The fewer ingredients needing to be prepped, the better. Restrict the amount of peeling, can opening, and cutting. When cutting, try to cut two bits of produce at a time, rather than one. When I cut carrots, I line them up one above the other and use one knife to slice through them both at the same time. Stick to basic meals such as stews, soups, salads, and roasts. I try to avoid eating food from cans because of BPA. The day before meal prepping, I like to soak beans/chickpeas overnight – that way they’re available.
- Start simple and work your way up.
Don’t get overwhelmed by the process. If you’re just starting, prepare meals only one day in advance. For example, on Sunday afternoon, prep your dinner and make extra for Monday so that you don’t need to cook until Tuesday lunch. Cook no more than two days in advance. Once you’ve mastered cooking for two days, move on to prepping breakfasts and snacks.
- One pot/pan meals.
These are the easiest to prepare. By throwing everything into a slow cooker, into a pot to boil or into a pan to roast reduces time and energy expended. Meal prepping can get messy so one pot/pan meals don’t require a lot of clean up.
- Take breaks.
Select meals that won’t have you on your feet for a long period of time. This will only lead to chronic pain over the next few days. If you choose to cook meals over the stove, have a stool nearby so that you can take breaks or sit down when peeling/cutting.
- Mix & match foods.
My husband doesn’t like eating the same thing more than twice. If he eats a meal for Thursday dinner and Friday lunch, he doesn’t want to eat it again for at least a week. This can make prepping tricky. I try to mix and match foods that can be prepped at the same time but can be made into different meals. For example, I will make a larger amount of brown rice. I then take half of the rice and add black beans, guacamole, and salad to make burrito bowls. With the other half of the rice, I add chickpeas, broccoli, peas, and seasoning, to make curried fried rice. The same batch of rice – but made into two very different meals. These two meals are both under 10 ingredients, take less than 30 minutes to prepare, and can be eaten for lunch and dinner over the next two days.

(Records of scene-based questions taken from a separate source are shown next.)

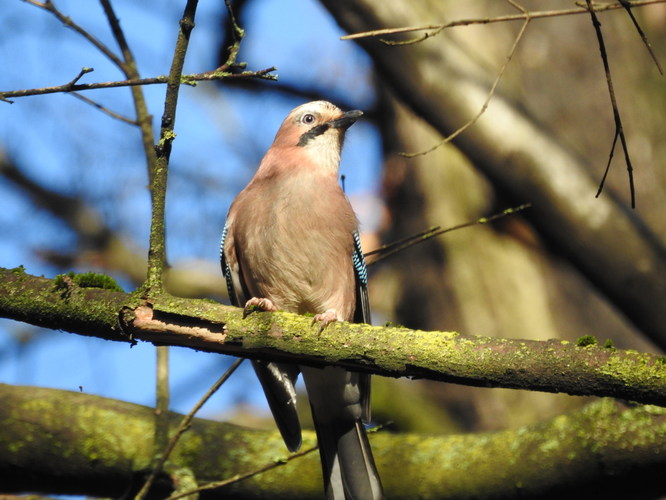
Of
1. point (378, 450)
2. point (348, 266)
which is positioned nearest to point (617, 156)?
point (348, 266)

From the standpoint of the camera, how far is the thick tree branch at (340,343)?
11.4 ft

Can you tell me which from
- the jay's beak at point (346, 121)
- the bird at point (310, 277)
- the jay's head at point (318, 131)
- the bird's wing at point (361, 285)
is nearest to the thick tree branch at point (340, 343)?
the bird at point (310, 277)

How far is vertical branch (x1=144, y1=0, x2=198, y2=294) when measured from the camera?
3887mm

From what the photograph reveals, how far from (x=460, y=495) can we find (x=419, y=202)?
5971 millimetres

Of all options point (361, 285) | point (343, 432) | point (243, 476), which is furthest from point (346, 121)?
point (243, 476)

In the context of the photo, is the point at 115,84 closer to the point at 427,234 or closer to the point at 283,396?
the point at 427,234

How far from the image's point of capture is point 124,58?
6.43m

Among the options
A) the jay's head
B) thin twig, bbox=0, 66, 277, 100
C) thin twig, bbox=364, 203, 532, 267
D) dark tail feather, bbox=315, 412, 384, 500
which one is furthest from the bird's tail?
thin twig, bbox=0, 66, 277, 100

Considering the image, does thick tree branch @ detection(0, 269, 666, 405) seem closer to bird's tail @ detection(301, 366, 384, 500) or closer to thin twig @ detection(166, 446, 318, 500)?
thin twig @ detection(166, 446, 318, 500)

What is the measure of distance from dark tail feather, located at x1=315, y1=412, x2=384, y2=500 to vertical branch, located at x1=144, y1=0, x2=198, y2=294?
194cm

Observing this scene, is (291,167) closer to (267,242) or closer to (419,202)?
(267,242)

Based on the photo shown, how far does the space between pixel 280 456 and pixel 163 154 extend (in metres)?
2.27

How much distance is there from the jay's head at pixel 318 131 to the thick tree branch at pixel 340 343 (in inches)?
99.6

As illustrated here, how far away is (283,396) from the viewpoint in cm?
566
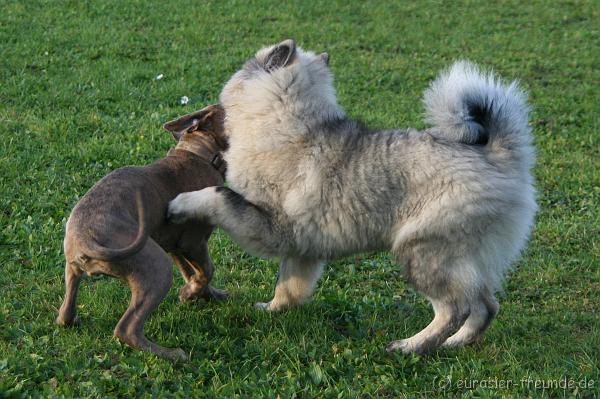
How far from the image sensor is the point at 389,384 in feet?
14.4

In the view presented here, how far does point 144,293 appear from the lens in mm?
4359

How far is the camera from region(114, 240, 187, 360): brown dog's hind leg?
4355 mm

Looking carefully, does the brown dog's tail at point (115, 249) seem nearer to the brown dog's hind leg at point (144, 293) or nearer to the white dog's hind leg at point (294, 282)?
the brown dog's hind leg at point (144, 293)

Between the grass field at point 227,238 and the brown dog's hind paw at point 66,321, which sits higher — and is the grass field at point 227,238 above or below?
below

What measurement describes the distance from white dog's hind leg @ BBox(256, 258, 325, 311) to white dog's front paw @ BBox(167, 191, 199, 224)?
2.34 feet

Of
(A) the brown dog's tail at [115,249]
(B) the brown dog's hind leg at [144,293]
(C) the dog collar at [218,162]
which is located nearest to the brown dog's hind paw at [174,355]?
(B) the brown dog's hind leg at [144,293]

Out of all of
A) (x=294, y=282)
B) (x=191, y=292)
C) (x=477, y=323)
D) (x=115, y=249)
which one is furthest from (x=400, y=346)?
(x=115, y=249)

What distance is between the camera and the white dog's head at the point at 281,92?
5039 millimetres

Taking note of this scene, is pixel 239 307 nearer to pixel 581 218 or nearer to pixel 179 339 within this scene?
pixel 179 339

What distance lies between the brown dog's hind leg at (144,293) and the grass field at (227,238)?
0.10 m

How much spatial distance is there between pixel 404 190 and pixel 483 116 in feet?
2.08

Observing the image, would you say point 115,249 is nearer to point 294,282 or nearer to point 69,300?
point 69,300

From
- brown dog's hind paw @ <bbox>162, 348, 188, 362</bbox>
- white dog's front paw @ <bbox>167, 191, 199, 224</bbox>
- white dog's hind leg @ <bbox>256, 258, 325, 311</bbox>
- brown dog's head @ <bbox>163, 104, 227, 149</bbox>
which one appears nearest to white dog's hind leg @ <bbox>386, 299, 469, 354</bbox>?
white dog's hind leg @ <bbox>256, 258, 325, 311</bbox>

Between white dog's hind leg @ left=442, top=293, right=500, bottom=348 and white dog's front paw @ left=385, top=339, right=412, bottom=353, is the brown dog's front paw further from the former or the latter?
white dog's hind leg @ left=442, top=293, right=500, bottom=348
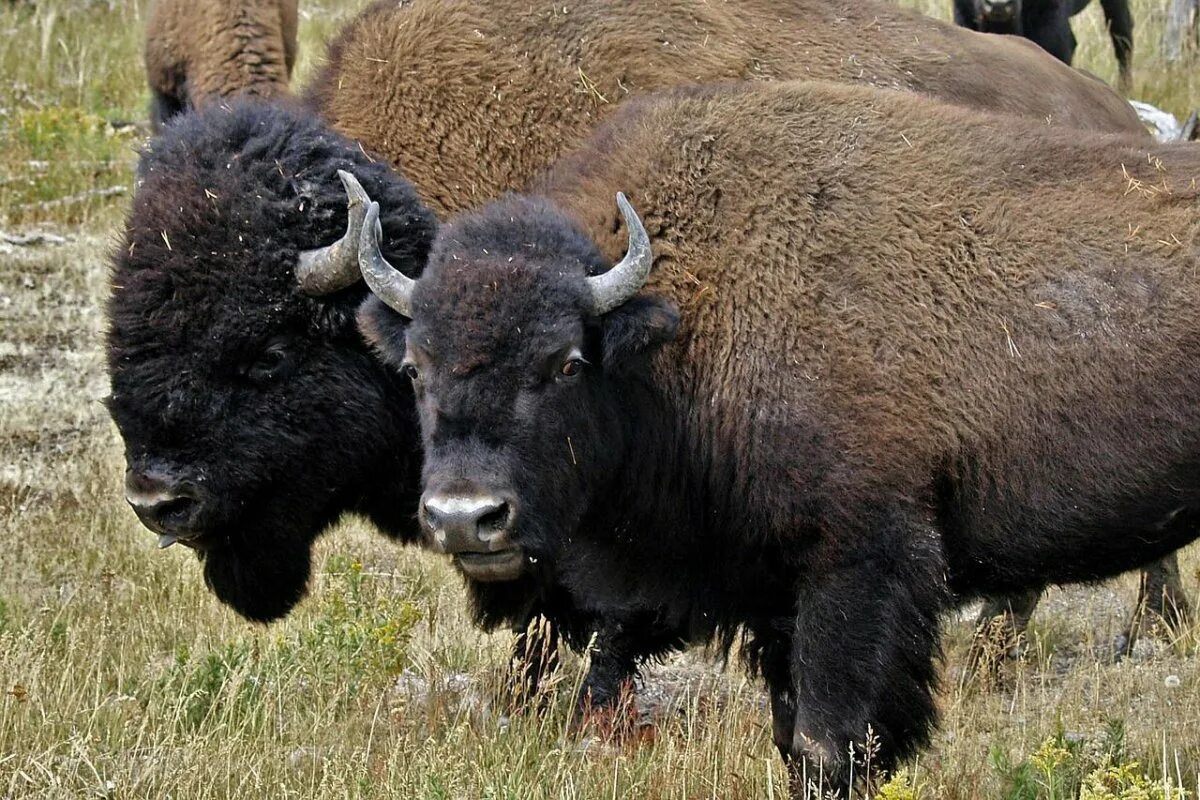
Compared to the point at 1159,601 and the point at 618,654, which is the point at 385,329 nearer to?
the point at 618,654

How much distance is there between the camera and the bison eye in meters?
5.88

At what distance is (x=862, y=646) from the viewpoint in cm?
498

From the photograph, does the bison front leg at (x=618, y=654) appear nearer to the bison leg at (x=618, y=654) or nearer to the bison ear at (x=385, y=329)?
the bison leg at (x=618, y=654)

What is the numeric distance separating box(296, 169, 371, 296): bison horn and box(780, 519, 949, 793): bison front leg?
202 cm

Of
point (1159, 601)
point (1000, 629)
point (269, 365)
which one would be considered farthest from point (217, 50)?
point (1159, 601)

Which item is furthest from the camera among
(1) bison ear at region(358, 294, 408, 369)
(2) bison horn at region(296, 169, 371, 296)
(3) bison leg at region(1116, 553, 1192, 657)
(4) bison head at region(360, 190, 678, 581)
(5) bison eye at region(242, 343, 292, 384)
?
(3) bison leg at region(1116, 553, 1192, 657)

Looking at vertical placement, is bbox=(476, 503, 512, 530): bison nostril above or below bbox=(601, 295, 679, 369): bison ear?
below

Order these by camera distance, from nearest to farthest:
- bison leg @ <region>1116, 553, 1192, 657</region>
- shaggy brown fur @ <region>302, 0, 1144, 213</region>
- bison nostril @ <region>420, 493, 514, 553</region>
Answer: bison nostril @ <region>420, 493, 514, 553</region> → shaggy brown fur @ <region>302, 0, 1144, 213</region> → bison leg @ <region>1116, 553, 1192, 657</region>

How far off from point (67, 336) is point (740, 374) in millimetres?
7069

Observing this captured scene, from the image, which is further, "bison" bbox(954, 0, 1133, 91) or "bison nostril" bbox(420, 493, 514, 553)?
"bison" bbox(954, 0, 1133, 91)

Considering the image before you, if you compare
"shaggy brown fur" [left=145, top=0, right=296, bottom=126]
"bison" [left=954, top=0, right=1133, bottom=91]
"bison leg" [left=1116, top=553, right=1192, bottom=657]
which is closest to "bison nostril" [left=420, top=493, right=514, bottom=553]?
"bison leg" [left=1116, top=553, right=1192, bottom=657]

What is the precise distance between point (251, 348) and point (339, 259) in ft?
1.57

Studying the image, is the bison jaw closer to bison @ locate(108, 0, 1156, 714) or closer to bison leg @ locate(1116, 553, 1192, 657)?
bison @ locate(108, 0, 1156, 714)

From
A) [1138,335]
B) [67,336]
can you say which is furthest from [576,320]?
[67,336]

When I prepare salads, I like to cut everything up and store it in a large container. I don’t add any dressing until right before I eat it. Dressing can be stored in a bottle in the fridge. Alternatively, mix in a small amount of flaxseed oil and lemon juice before serving. This will ensure your salads stay fresh and not soggy.
If you’re not sure where to start, a few meals that are great for prepping are –
- Anti-inflammatory soup
- Curried rice (if you have issues with nightshades, remove the capsicum and use chickpeas instead)
- Mediterranean quinoa salad
- Nomato minestrone soup
- Roasted vegetable & mushroom quiche
- Roasted sweet potatoes with hummus and salad
- Have a plan.
Sunday, Wednesday and Friday afternoons are my prepping days and I try to stick to that routine. It’s really important to allocate a set time each week for prep. Depending on the meals you’ve selected, the process may take between 30 minutes – 2 hours. For me, I work best in the middle of the afternoon. I try not to do it too early or too late in the day. Mornings or evenings may be best for you. Try prepping at different times to see which works best. Fitting this into your normal routine will make the process run smoother.
I hope these tips help! Meal prepping has made it easier for me to manage my energy levels, chronic pain, and dietary requirements.